"There is a debt of service due from every man to his country, proportioned to the bounties which nature and fortune have measured to him."
Thomas Jefferson wrote these words 20 years after he wrote the Declaration of Independence, whose 240th anniversary we celebrate on this Fourth of July. They were part of an odd letter to his friend and fellow signer of the Declaration, Edward Rutledge of South Carolina.
Jefferson was writing to order 20 bushels of black-eyed peas from Rutledge's farm, but he went on to protest the abuse visited on those in public service. This was a man who had just been elected vice president and who, four years later, would be elected to the first of two terms as president after helping to heap abuse on his old friend John Adams.
But he wanted Rutledge to understand he wasn't seeking power; he was in public life only because he had a debt of service.
On the nation's 240th birthday, "debt of service" is no longer a universally embraced concept. Many Americans skate by. Roughly 40 percent of eligible voters don't show for presidential elections. Far fewer show up for off-year elections and local elections.
Only 1 in 14 of us has ever served in the military. Police officers, firefighters and other first responders pay their debt of service. So do elected officials, though too many of them see public service as a means of personal enrichment. They deserve the abuse that Jefferson spoke of.
Complaining about taxes has become a national pastime.

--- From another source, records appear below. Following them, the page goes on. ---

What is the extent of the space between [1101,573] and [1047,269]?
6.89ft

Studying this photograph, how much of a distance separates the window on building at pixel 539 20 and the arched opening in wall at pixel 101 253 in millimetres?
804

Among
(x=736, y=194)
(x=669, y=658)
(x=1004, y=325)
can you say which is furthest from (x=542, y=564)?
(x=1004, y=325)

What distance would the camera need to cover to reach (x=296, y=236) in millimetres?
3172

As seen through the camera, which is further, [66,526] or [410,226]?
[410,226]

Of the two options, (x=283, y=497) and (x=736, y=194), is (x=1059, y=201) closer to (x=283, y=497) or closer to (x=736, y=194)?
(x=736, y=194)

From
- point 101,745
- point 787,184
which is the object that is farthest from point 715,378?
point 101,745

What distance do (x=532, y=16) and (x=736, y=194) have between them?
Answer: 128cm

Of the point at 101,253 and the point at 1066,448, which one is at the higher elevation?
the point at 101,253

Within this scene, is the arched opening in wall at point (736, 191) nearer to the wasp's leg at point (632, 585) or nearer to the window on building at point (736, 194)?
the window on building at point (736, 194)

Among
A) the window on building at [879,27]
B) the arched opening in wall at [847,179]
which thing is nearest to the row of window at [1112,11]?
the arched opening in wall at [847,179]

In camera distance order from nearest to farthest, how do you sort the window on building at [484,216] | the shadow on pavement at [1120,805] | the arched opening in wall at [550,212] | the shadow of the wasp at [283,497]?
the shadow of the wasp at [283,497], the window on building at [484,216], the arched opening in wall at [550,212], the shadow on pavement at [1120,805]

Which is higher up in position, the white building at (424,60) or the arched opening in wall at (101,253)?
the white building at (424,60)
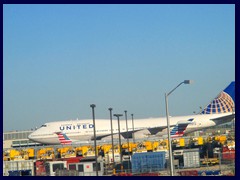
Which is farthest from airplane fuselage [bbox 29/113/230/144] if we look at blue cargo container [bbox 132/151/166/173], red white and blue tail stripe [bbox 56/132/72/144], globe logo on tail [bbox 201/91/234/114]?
blue cargo container [bbox 132/151/166/173]

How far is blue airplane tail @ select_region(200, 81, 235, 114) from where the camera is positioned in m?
82.4

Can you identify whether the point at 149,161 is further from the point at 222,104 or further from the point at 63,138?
the point at 222,104

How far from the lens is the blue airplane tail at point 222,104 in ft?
270

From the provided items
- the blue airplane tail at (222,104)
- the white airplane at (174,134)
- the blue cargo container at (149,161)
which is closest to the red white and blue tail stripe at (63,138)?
the white airplane at (174,134)

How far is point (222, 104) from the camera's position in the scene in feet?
274

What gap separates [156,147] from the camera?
157 feet

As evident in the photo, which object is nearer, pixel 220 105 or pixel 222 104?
pixel 220 105

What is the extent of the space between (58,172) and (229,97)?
62829 mm

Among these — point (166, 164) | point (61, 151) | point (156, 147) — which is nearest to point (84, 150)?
point (61, 151)

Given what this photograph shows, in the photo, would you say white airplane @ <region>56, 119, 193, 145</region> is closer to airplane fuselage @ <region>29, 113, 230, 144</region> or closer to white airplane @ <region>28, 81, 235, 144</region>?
white airplane @ <region>28, 81, 235, 144</region>

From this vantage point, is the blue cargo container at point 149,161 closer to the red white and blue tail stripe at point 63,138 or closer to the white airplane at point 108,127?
the white airplane at point 108,127

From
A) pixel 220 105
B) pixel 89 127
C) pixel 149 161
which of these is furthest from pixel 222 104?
pixel 149 161
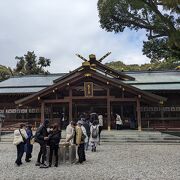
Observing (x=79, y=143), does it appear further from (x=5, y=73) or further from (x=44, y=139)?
(x=5, y=73)

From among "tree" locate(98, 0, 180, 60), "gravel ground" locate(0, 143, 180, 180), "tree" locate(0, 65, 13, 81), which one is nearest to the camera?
"gravel ground" locate(0, 143, 180, 180)

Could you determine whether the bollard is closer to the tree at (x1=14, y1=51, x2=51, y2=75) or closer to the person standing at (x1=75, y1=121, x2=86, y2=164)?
the person standing at (x1=75, y1=121, x2=86, y2=164)

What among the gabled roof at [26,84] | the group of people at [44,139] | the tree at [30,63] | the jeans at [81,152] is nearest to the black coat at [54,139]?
the group of people at [44,139]

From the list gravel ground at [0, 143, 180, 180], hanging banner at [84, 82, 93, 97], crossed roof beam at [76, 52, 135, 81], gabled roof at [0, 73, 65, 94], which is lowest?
gravel ground at [0, 143, 180, 180]

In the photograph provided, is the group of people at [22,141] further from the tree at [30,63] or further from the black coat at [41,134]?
the tree at [30,63]

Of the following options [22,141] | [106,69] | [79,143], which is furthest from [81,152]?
[106,69]

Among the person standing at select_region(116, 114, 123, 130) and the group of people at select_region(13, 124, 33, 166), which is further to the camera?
the person standing at select_region(116, 114, 123, 130)

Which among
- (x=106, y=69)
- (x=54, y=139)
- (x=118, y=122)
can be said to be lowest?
(x=54, y=139)

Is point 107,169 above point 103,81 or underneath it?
underneath

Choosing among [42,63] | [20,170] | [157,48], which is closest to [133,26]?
[157,48]

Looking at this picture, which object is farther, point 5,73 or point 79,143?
point 5,73

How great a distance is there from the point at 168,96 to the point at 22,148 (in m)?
19.0

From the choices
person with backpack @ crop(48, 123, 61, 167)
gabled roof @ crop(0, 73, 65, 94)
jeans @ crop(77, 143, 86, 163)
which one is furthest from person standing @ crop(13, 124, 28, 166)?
gabled roof @ crop(0, 73, 65, 94)

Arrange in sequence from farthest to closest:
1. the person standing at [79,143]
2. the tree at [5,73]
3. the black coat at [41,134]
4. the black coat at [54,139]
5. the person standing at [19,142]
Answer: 1. the tree at [5,73]
2. the person standing at [79,143]
3. the person standing at [19,142]
4. the black coat at [41,134]
5. the black coat at [54,139]
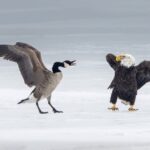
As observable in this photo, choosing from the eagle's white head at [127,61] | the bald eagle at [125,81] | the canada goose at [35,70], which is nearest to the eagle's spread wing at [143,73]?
the bald eagle at [125,81]

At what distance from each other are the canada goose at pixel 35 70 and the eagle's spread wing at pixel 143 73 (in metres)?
0.85

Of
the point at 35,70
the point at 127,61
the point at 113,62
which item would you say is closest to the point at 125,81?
the point at 127,61

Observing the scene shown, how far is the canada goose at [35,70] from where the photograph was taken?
24.8 feet

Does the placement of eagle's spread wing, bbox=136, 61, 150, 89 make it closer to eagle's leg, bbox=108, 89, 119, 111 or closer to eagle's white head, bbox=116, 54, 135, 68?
eagle's white head, bbox=116, 54, 135, 68

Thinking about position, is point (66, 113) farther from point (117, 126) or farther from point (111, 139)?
point (111, 139)

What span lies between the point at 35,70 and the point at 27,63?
12 centimetres

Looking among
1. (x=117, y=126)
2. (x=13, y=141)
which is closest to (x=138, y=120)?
(x=117, y=126)

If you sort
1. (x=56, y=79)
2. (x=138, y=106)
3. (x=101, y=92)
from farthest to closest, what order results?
(x=101, y=92) → (x=138, y=106) → (x=56, y=79)

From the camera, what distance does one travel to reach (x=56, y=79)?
7551 mm

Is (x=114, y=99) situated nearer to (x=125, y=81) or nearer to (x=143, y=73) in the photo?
(x=125, y=81)

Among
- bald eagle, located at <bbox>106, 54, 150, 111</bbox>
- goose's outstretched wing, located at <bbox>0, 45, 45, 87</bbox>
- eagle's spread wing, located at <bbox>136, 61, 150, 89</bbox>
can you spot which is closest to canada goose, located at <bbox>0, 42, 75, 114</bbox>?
goose's outstretched wing, located at <bbox>0, 45, 45, 87</bbox>

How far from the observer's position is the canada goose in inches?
298

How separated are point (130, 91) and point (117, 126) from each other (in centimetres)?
135

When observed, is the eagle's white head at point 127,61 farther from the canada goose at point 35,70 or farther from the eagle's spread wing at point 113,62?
the canada goose at point 35,70
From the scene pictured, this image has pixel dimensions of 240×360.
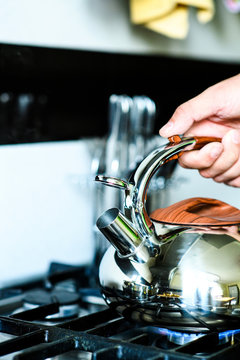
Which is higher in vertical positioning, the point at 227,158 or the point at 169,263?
the point at 227,158

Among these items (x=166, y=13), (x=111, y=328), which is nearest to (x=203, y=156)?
(x=111, y=328)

Some of those on whom nature and fortune have bestowed the most bounty don't pay taxes at all and stash their money overseas.
Poll after poll shows a staggering lack of knowledge of civic affairs. Newspaper readership is down and so are audiences for TV and radio news. Microsoft estimates that a mere 4 percent of web users pay active attention to news sites — which is doubly troubling when matched with the numbers of presumably uninformed voters participating in elections.
Democracy can't work if its citizens don't pay attention. Demagogues and plutocrats will take advantage. False narratives can have disastrous consequences. See the Brexit election in Great Britain. That result was foreshadowed in April when an online survey found Britons eager to name a $300 million polar research vessel "Boaty McBoatface." Rue, Britannia.
Patriots pay attention. They don't take their country for granted or treat participation as a joke.
In the United States, the very word "patriot" has been appropriated by right-wing extremist groups. The Southern Poverty Law Center uses "patriot movement" as shorthand for conspiracy-minded groups that see the federal government as their primary enemy. There were 149 such groups before the nation elected its first black president in 2008. Now there are over a thousand.
We want the word "patriot" back. It belongs to anyone who pays his or her debt of service, even if it's just by paying attention to civic affairs. Anyone who seeks out facts and refuses to accept distractions and easy answers is a patriot. America is not just a name on a beer can.
That's a pretty low bar. Consider Jefferson, Rutledge and the 54 others who signed the declaration in 1776. Benjamin Franklin is said to have told them, "We must indeed all hang together, or most assuredly we shall all hang separately."
Jefferson wasn't exaggerating when he wrote in the declaration that "our Lives, our Fortunes and our sacred Honor" were on the line. Those who today sneer at "elitists" should consider that the declaration was written and signed by the colonial elite. All of them would have been better off trying to get along with King George III.
Instead they led a revolution. They found huge and engaged support in the colonies for independence. Within four months of its publication, Thomas Paine's call to arms, "Common Sense," had sold 400,000 copies in a fledgling nation of 3 million people.
Not everyone was willing to pick up a musket and fight; George Washington's army at first was plagued by desertion and low re-enlistment rates. But when soldiers were offered land and opportunity they stayed and fought, enduring dreadful casualty rates. America's revolution was won, with a little help from France, by sharing the wealth.
This was an engaged citizenry. These were patriots. These were men and women who paid a debt of service for ideals they believed in. This is how the nation began, and this is the only way it will endure.